Trying to figure out what your approach should be in B-to-B social media groups, or how to craft your lead nurturing e-mails so they strike the right tone that gets and keeps your audience’s attention? Maybe you could use some content marketing ideas or even good old-fashioned advice on generating additional sales from your existing customer base.
The following roundup offers several pointers for teasing more performance from your B-to-B marketing efforts.
1. Develop better lead nurturing e-mails.
Automating your lead nurturing e-mails is one thing; getting results with these e-mails is another. Laura Ramos, former Forrester analyst and current vice president of industry marketing at Xerox Global Services, North America, suggests marketers ask their companies’ leading sales representatives to share and rate their “top 10 e-mail opening lines they’ve seen work with prospects” to identify good conversational approaches. Then, you can “narrow this set down to three or four, and conduct A/B testing to determine which formats, elements and offers work best on which audiences.”
2. Repurpose existing strong content into new formats with added value to attract leads.
For example, Babcock & Jenkins turned a marketer’s technical white paper into a multimedia eBook that offered video interviews with the company’s thought leaders paired with links to numerous downloads of more content on the specific subjects. Julie Wisdom, Babcock & Jensen’s executive creative director, told attendees at a MarketingSherpa conference that “the eBook attracted eight times as many readers as the original white paper-including hard-to-reach C-level executives.”
An even quicker approach is to take the key findings from your whitepapers and break them up into individual blog posts; an internal expert can add a little timely commentary to connect the ideas to current events.
3. Bring value to interactions on B-to-B social media communities.
According to Kristin McKenna, field marketing manager at Silverpop, today’s B-to-B prospect does not make solitary buying decisions; rather, he’s part of what McKenna’s colleague Adam Needles calls “a complex, savvy buying unit.” In her post, “Successfully Engaging with B2B Buyer Communities,” on Silverpop’s Demand Generation blog, McKenna writes, “This means B2B marketing more than ever must balance engagement with the singular user/buyer with the community surrounding that buyer and his/her decision.”

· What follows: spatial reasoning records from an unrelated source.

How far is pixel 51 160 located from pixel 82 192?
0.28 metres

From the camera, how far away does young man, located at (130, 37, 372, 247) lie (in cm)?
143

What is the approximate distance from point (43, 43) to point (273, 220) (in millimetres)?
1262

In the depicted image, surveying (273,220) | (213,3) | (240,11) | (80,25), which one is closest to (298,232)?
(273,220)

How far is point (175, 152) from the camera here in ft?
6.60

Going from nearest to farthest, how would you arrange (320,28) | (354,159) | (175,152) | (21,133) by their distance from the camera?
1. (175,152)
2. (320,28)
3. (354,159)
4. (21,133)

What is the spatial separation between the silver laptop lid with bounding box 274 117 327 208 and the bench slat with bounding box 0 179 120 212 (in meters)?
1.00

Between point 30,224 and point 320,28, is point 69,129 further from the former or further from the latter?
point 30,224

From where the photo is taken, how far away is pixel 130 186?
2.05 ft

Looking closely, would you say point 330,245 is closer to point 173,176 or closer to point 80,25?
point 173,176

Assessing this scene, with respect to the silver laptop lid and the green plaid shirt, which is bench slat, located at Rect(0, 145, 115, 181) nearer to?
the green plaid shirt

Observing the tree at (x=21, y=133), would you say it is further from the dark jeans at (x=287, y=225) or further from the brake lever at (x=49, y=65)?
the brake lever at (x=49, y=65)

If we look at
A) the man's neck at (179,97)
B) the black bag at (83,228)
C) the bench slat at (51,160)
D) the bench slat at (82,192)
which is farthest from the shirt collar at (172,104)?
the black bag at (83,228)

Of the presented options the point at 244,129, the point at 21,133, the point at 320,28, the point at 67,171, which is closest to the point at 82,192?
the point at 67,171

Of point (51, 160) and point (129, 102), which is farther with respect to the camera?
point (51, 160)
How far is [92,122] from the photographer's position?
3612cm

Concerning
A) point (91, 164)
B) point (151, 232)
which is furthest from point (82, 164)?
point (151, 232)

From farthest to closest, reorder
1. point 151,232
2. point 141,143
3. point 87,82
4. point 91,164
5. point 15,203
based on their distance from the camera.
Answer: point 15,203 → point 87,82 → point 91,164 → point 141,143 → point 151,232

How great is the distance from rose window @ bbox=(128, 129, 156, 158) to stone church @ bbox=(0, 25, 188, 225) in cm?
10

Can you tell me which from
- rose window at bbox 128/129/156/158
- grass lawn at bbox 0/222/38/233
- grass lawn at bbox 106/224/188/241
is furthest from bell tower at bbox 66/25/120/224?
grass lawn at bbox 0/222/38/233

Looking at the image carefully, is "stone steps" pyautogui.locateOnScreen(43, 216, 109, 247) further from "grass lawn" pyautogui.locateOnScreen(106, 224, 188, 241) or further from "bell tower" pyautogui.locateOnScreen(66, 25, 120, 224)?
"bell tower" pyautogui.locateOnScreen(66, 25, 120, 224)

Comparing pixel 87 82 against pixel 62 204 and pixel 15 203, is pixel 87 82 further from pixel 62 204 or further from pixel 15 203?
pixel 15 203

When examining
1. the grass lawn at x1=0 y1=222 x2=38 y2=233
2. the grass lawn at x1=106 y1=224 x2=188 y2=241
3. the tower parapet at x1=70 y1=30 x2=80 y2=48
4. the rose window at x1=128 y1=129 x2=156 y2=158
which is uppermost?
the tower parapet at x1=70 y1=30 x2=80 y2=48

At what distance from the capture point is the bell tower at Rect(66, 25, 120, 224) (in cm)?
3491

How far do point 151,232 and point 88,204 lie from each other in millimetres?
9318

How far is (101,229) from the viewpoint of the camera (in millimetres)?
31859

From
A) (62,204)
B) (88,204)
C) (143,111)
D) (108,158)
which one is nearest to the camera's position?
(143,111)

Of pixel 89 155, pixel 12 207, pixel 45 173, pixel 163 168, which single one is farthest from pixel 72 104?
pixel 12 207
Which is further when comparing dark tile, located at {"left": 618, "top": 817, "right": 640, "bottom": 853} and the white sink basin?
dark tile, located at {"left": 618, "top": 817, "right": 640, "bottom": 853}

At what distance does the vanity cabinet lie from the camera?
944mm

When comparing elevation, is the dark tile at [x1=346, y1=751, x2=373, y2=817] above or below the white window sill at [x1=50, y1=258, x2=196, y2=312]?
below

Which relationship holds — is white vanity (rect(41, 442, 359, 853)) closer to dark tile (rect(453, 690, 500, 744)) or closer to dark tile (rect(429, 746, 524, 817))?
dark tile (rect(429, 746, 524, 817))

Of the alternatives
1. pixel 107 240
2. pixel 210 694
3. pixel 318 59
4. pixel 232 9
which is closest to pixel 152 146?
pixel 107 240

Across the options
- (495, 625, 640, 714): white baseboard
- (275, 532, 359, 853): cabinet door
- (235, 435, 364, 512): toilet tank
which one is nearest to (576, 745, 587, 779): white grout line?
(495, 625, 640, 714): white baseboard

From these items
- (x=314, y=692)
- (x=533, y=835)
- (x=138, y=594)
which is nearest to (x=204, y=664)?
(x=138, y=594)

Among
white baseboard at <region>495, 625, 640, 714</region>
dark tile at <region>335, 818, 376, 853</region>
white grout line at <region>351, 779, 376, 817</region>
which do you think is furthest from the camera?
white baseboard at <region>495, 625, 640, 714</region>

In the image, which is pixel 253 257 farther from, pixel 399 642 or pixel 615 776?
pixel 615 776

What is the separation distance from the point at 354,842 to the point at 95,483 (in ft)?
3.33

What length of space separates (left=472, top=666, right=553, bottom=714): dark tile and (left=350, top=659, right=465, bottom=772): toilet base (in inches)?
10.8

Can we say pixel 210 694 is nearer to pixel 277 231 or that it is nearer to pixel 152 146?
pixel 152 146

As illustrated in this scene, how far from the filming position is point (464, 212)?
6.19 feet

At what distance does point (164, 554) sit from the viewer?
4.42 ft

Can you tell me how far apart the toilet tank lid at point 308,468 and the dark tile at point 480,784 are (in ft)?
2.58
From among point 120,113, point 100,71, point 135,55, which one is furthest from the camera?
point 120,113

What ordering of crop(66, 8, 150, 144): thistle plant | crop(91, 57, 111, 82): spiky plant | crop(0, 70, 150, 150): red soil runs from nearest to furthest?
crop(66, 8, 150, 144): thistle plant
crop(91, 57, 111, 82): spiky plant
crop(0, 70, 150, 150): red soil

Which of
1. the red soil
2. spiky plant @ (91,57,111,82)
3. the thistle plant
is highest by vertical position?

When it comes to interacting with B-to-B prospects in the various targeted social media communities, she advices marketers to not only become active members but also to “having buyer-issue focused content to drive your dialogue.” For example, take notice of which major pain points community members frequently discuss, and be prepared to first offer “big-picture ideas and thought leadership” before “channeling buyers towards a direct dialogue with your organization.”
4. Sell more to your existing customer base.
During lean times, marketers are reminded of the importance of their relationships with existing customers. B-to-B consultant, copywriter and author Bob Bly suggests doing an analysis of your current customers’ marketing operations to look for opportunities they’re not currently leveraging that could improve their businesses. Clearly, the goal is to get the contract to help the customer implement the idea, but don’t undervalue the importance of building a relationship with your clients that shows you’re also invested in their continued success.
5. Make the most of marketing automation.
According to Marketo’s B2B Marketing Cheat Sheet on Marketing Automation, companies should measure the following metrics to determine the ROI on marketing automation:
- Increased conversion rates from each stage of your revenue cycle to the next stage (inquiry to lead; lead to qualified lead; qualified lead to opportunity; and so on).
- Increased revenue per lead generation campaign.
- Increased sales productivity (e.g., speed with which deals are closed, values of these deals, etc.).
- Increased marketing productivity and effectiveness (e.g., ease and speed of creating and deploying campaigns; qualified leads and opportunities created per campaign; etc.).